All I know was that my heart was in pain, immense pain that I had no recollection of how I went back to my room, or how I managed to make it through the night. By the time morning came, the sun filtered through the slightly opened curtains, peeping in soft golden lights across the room, a huge contrast to what my heart was feeling.
The spot beside me on the bed, where Matt should have been, was cold and empty. I felt none of the warmth I’d once enjoyed waking up beside him.
He hadn’t returned early last night, and even when he finally did, I couldn’t find peace, couldn’t sleep. His words from when he left echoed in my mind, his flimsy excuses taunting me.
He had told me his great uncle, Sebastian Salvatore, would be in town soon to expand his business. In Matt’s world, that meant he needed to be on his best behavior to get on the man’s good side. He mentioned needing to ensure everything was perfect for the meeting.
But after what I’d discovered, I knew it was a lie. He left to see her—Faye.

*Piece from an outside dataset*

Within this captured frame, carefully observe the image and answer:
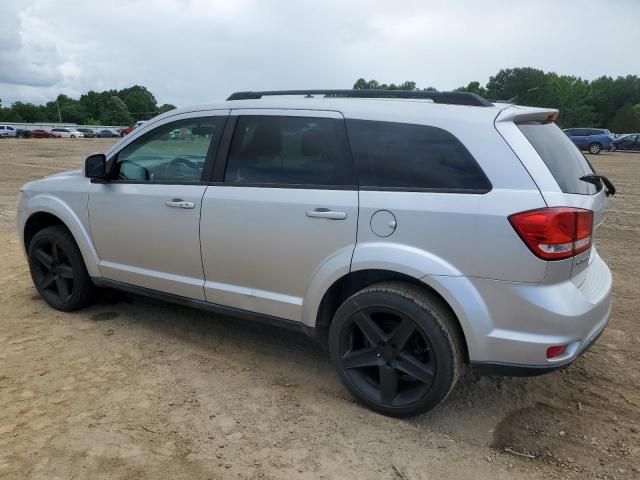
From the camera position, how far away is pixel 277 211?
328 cm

Now that I thought about it, maybe he met her all those times he claimed to be going out for work. He probably just wanted more time with his lover while I played the perfect fiancée, clueless and devoted, thinking he was pursuing his dreams. All the while, he had been pursuing something else, someone else.
The truth shattered me more than I wanted to admit. The very thought of it churned my stomach. The worst part was knowing he’d been taking my blood, draining me like some danm vampire, only to give it to her.
When would it end? Would he keep going until I dropped dead? Would he be satisfied then? Perhaps he’d wanted me dead all along.
A tool—that’s all I was to him. Not even a person, much less a wolf.
And yet, pathetically enough, I couldn’t bring myself to confront him. I didn’t know why. I wanted to—I really did. But for some reason, as I watched him get ready and leave, I could only sit there, doing nothing. Even when he leaned down to kiss my cheek goodbye, it felt like nothing more than an act he’d perfected over the past two years. It felt hollow, a robotic gesture, not an act of love.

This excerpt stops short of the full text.